■ Problem to solve ■
When you have gone through the records below, state only how many lines include the word "элемент".

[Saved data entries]

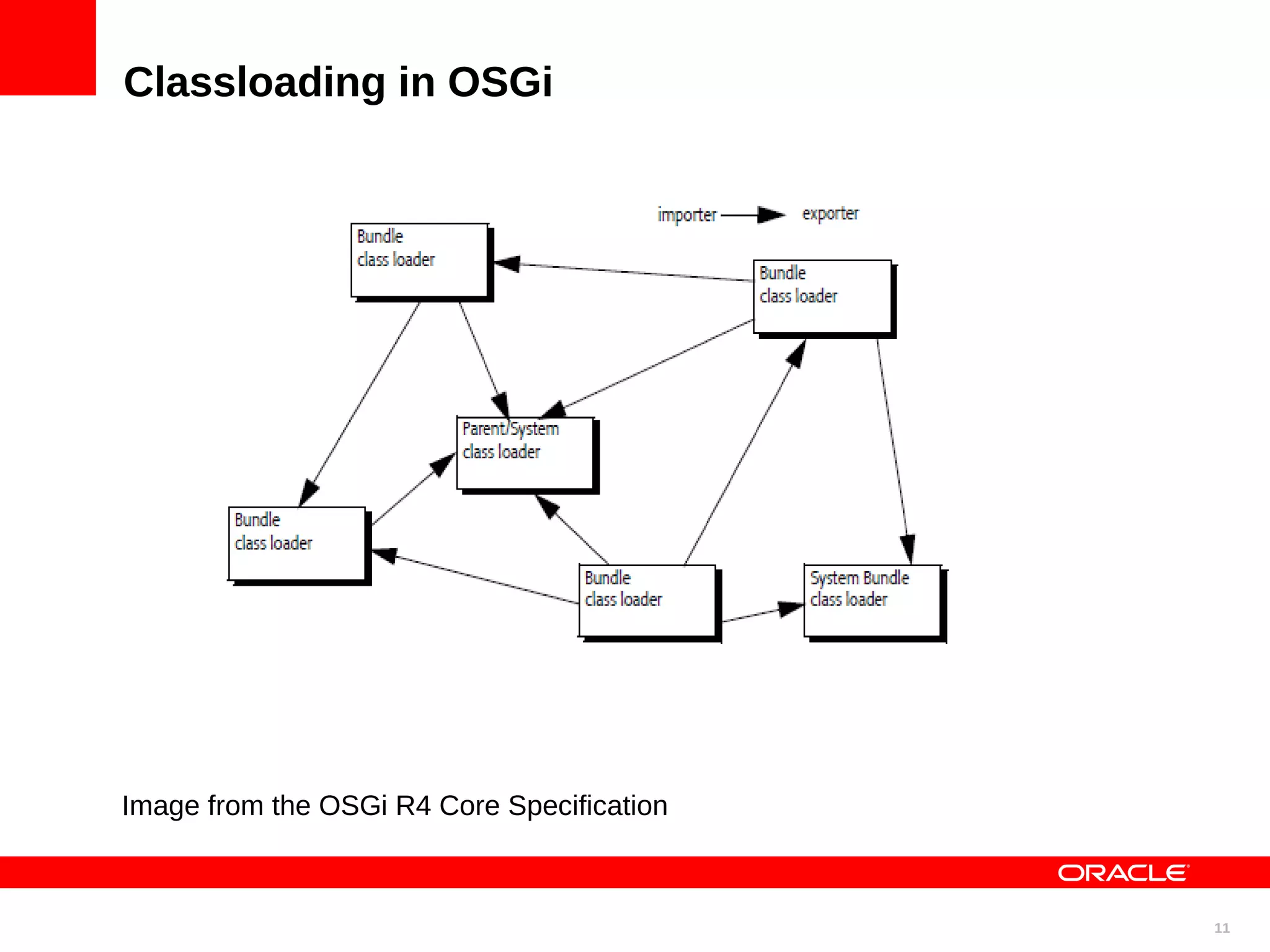 Classloading in OSGi

importer exporter

Bundle
class loader

Bundle
class loader

Parent/System
class loader

Bundle
class loader

Bundle
class loader

System Bundle
class loader

Image from the OSGi R4 Core Specification

ORACLE

11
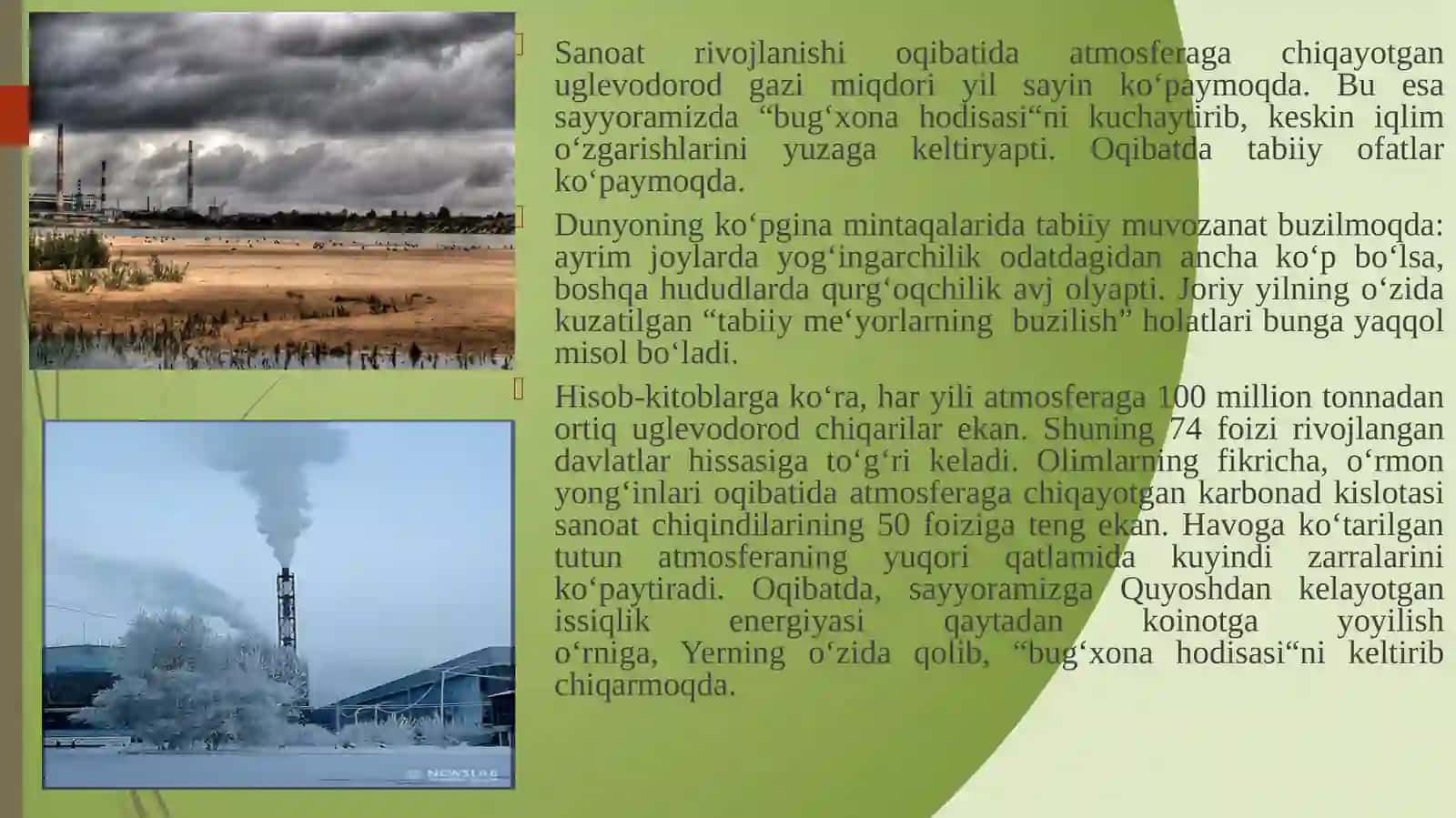 Sanoat rivojlanishi oqibatida atmosferaga chiqayotgan uglevodorod gazi miqdori yil sayin ko‘paymoqda. Bu esa sayyoramizda “bug‘xona hodisasi“ni kuchaytirib, keskin iqlim o‘zgarishlarini yuzaga keltiryapti. Oqibatda tabiiy ofatlar ko‘paymoqda.

Dunyoning ko‘pgina mintaqalarida tabiiy muvozanat buzilmoqda: ayrim joylarda yog‘ingarchilik odatdagidan ancha ko‘p bo‘lsa, boshqa hududlarda qurg‘oqchilik avj olyapti. Joriy yilning o‘zida kuzatilgan “tabiiy me‘yorlarning buzilish” holatlari bunga yaqqol misol bo‘ladi.

Hisob-kitoblarga ko‘ra, har yili atmosferaga 100 million tonnadan ortiq uglevodorod chiqarilar ekan. Shuning 74 foizi rivojlangan davlatlar hissasiga to‘g‘ri keladi. Olimlarning fikricha, o‘rmon yong‘inlari oqibatida atmosferaga chiqayotgan karbonad kislotasi sanoat chiqindilarining 50 foiziga teng ekan. Havoga ko‘tarilgan tutun atmosferaning yuqori qatlamida kuyindi zarralarini ko‘paytiradi. Oqibatda, sayyoramizga Quyoshdan kelayotgan issiqlik energiyasi qaytadan koinotga yoyilish o‘rniga, Yerning o‘zida qolib, “bug‘xona hodisasi“ni keltirib chiqarmoqda.

NEWSLAB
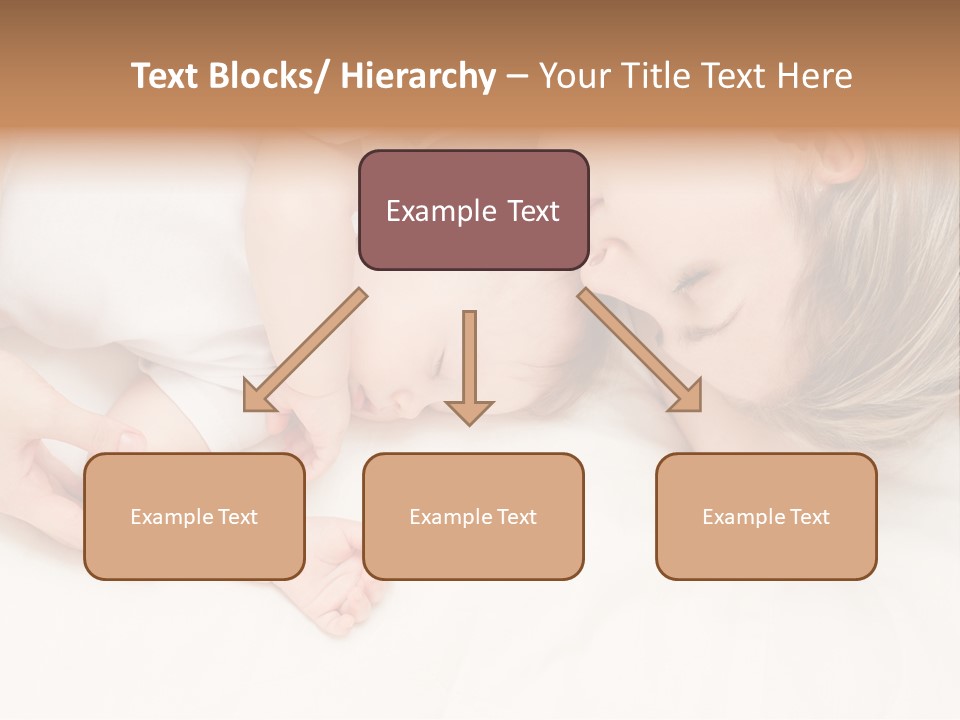 Text Blocks/ Hierarchy – Your Title Text Here

Example Text

Example Text

Example Text

Example Text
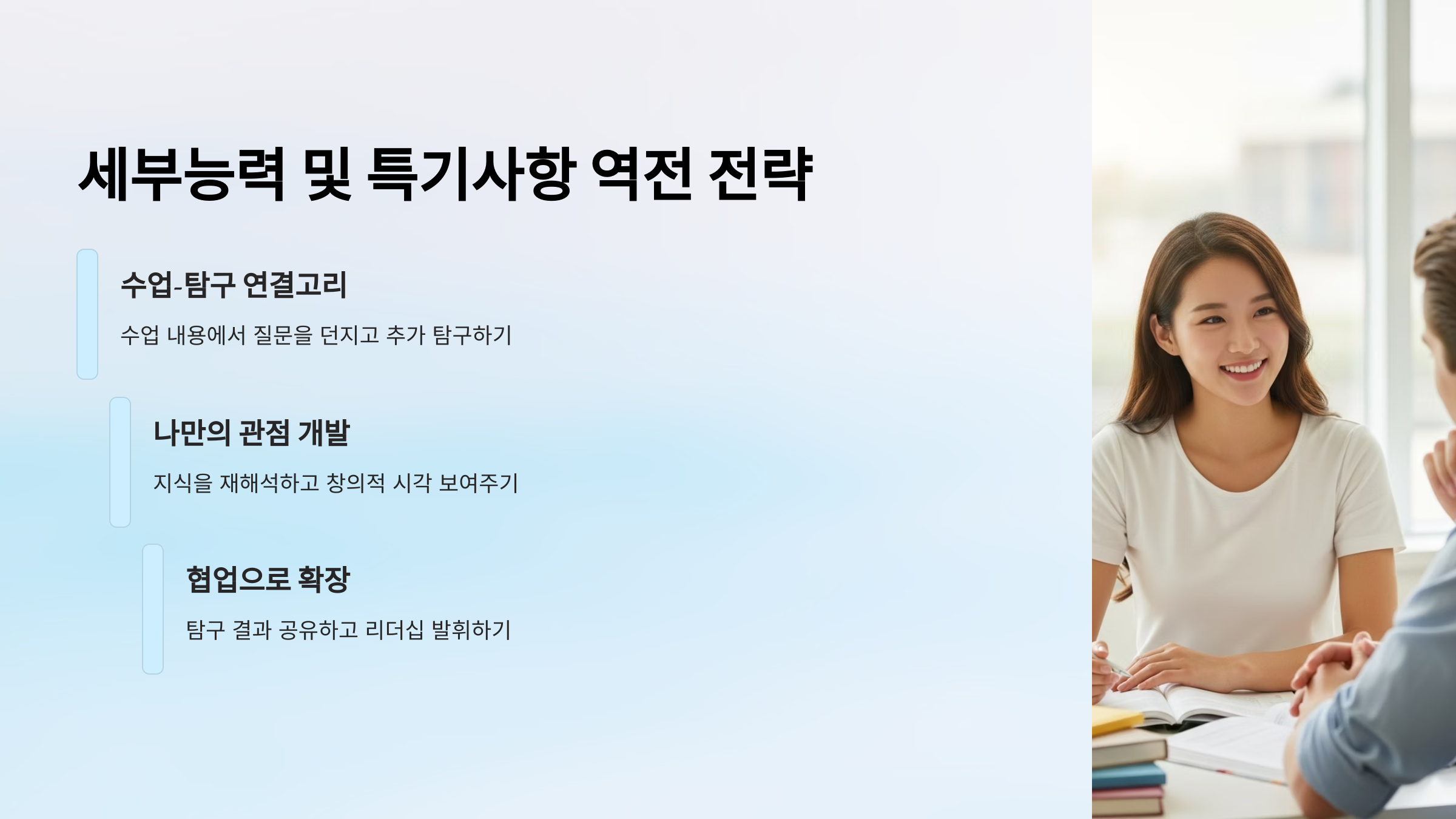 세부능력 및 특기사항 역전 전략

수업-탐구 연결고리

수업 내용에서 질문을 던지고 추가 탐구하기

나만의 관점 개발

지식을 재해석하고 창의적 시각 보여주기

협업으로 확장

탐구 결과 공유하고 리더십 발휘하기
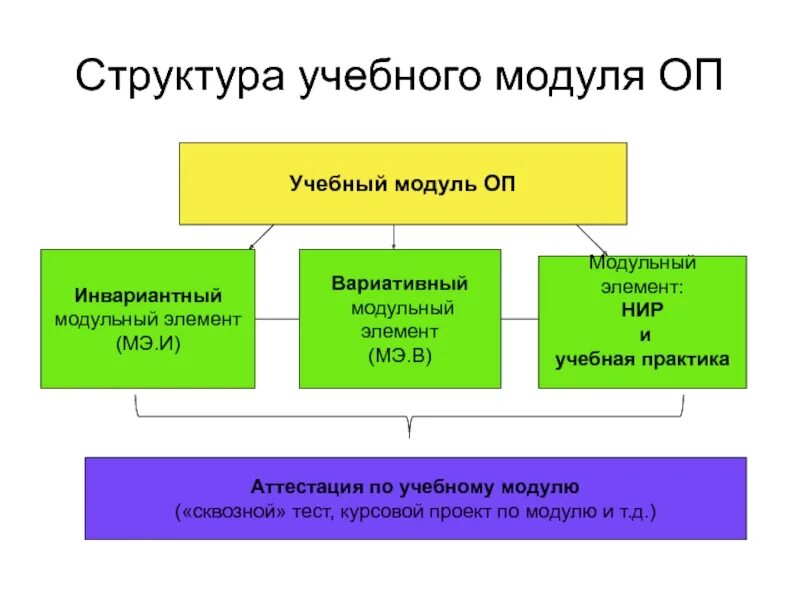 Структура учебного модуля ОП

Учебный модуль ОП

Инвариантный модульный элемент (МЭ.И)

Вариативный модульный элемент (МЭ.В)

Модульный элемент: НИР и учебная практика

Аттестация по учебному модулю («сквозной» тест, курсовой проект по модулю и т.д.)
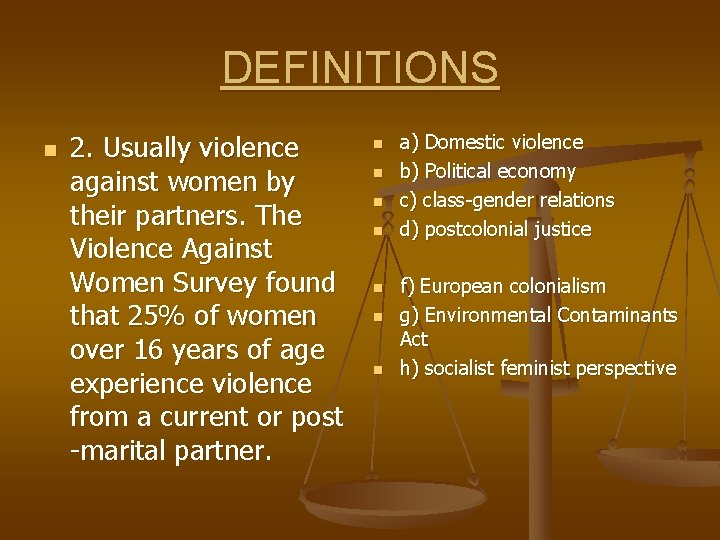 DEFINITIONS

2. Usually violence against women by their partners. The Violence Against Women Survey found that 25% of women over 16 years of age experience violence from a current or post -marital partner.

a) Domestic violence
b) Political economy
c) class-gender relations
d) postcolonial justice

f) European colonialism
g) Environmental Contaminants Act
h) socialist feminist perspective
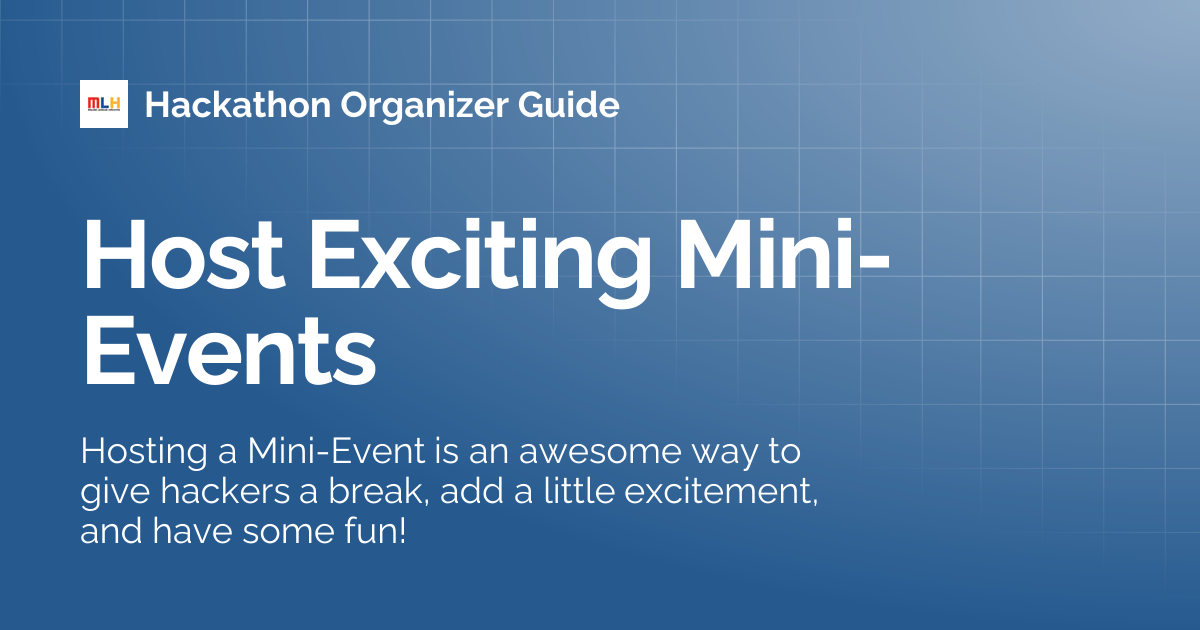 MLH Hackathon Organizer Guide

Host Exciting Mini-Events

Hosting a Mini-Event is an awesome way to give hackers a break, add a little excitement, and have some fun!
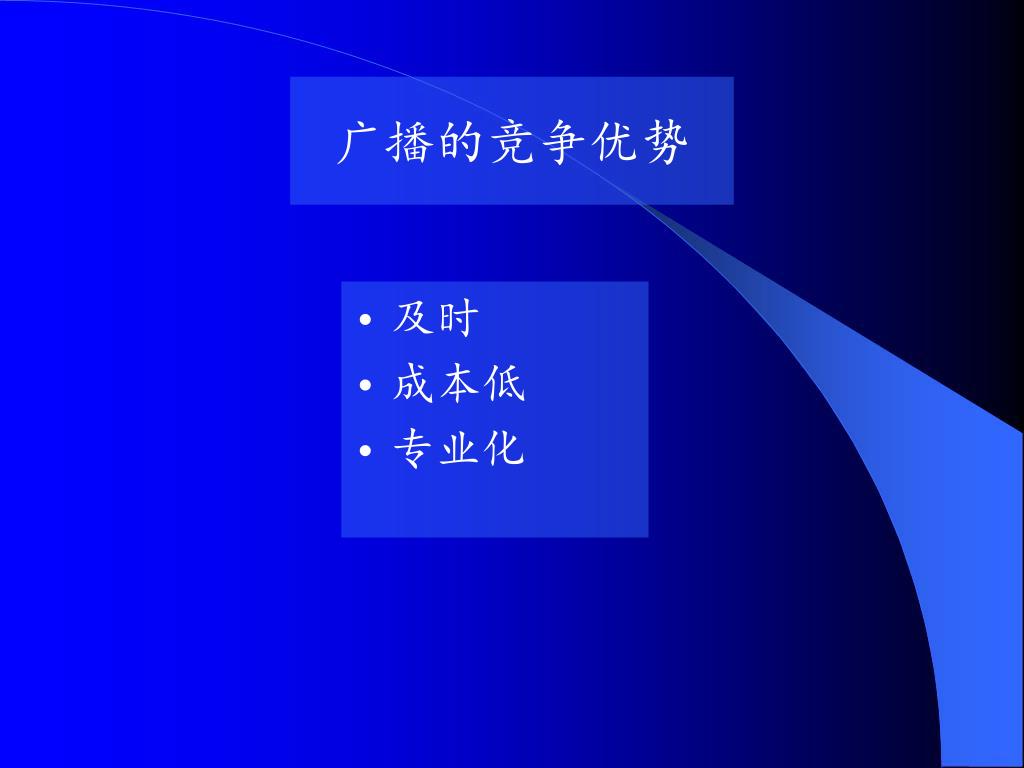 广播的竞争优势

• 及时
• 成本低
• 专业化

■ Answer to this exercise ■
3